その代わり、今後難聴者への要約筆記を行う方々を「要約筆記者」と位置付ける事になります。

 そして、ここで大切な考え方は、今までの「要約筆記奉仕員」と「要約筆記者」とは、全く別のものであるとの認識です。

 極端な言い方をすれば、今まで要約筆記者を目指して、受講して得られた地位や資格は、全部無効になると言う事です。(救済措置はあります)

 では、なぜこんな事をするのかが気になると思います。それは「要約筆記者の社会的地位の確保」です。

 手話に関しては厚生労働省が定める、手話通訳技能認定試験(手話通訳士試験)等があり、「通訳者」としての地位が確立されていますが、要約筆記に関しては、まだそこまで至っていないのが現状です。

 そこで今回、将来的に手話と同等の認定資格を目指す目的を含めつつ、全国的に統一したカリキュラムと精選した講義を整備し、受講生が同じ内容を受講する事により「要約筆記者」としての資質の向上と均一化を目指す動きとなった訳です。これにより、 「要約筆記通訳技能認定試験(要約筆記通訳士試験)」のような制度ができた時にも、対応できるものとなっているはずです。

 今回予定されています要約筆記者養成に係るカリキュラムの内容は、受講時間80時間から90時間(推奨84時間)といった、今までの要約筆記奉仕員養成カリキュラムの52時間に比べて、非常に長く、内容が充実したものとなっています。

 一例を上げれば「対人援助」や「要約筆記者のあり方」など、技術面の受講内容ばかりではなく、聴覚障害者の人権擁護の立場に立った要約筆記者のあり方、要約筆記者が目指す人間性など、要約筆記を通して、ひとりの聴覚障害者への支援者としてのあり方など、ヒューマンコミュニケーションの内容が充実している事が特徴です。

 荒っぽい表現ですが、「要約筆記を通して、共に成長する要約筆記」へ移行すると考えられます。

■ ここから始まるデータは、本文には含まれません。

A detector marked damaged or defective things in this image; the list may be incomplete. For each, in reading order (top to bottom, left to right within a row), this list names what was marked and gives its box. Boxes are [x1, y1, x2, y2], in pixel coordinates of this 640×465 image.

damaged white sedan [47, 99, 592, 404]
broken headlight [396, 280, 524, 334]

 それでは、今まで要約筆記奉仕員だった人はどうなるの?と言う問題が発生してくると思います。
それには、3つの対応が用意されています。

① 忘れて、新たに「要約筆記者」の養成講座を受講する。
② 「要約筆記奉仕員」から「要約筆記者」に変更する補講を受ける
② 名前だけの要約筆記奉仕員なら、捨てる。
この3つです。

①、②の内容は、現時点では明確に内容が決定していませんが、今年度中には指針が確定され、②の補講に関しては開催される可能性があります。

 また、要約筆記者の養成と並行して、「要約筆記者養成講習の指導者の養成研修」と言うのも行われるようになりました。

 簡単に言えば、「要約筆記者養成講習」の先生を育てる講習です。しかもこの講習は県が主体となって、必要経費(交通費・宿泊費)も県から支給されます。

 言い換えれば、ここまで要約筆記の必要性が公の機関で認められてきたと言う事です。

 要約筆記に関しましては、現在「激動期」を迎えていると言えます。
難聴当事者の皆さん、要約筆記に関心をお持ちの皆さん、ナシの会は今後とも平成の維新を注視しながら、より良いものとなるよう働きかけをして行きたいと考えていますので、ご協力をよろしくお願い致します。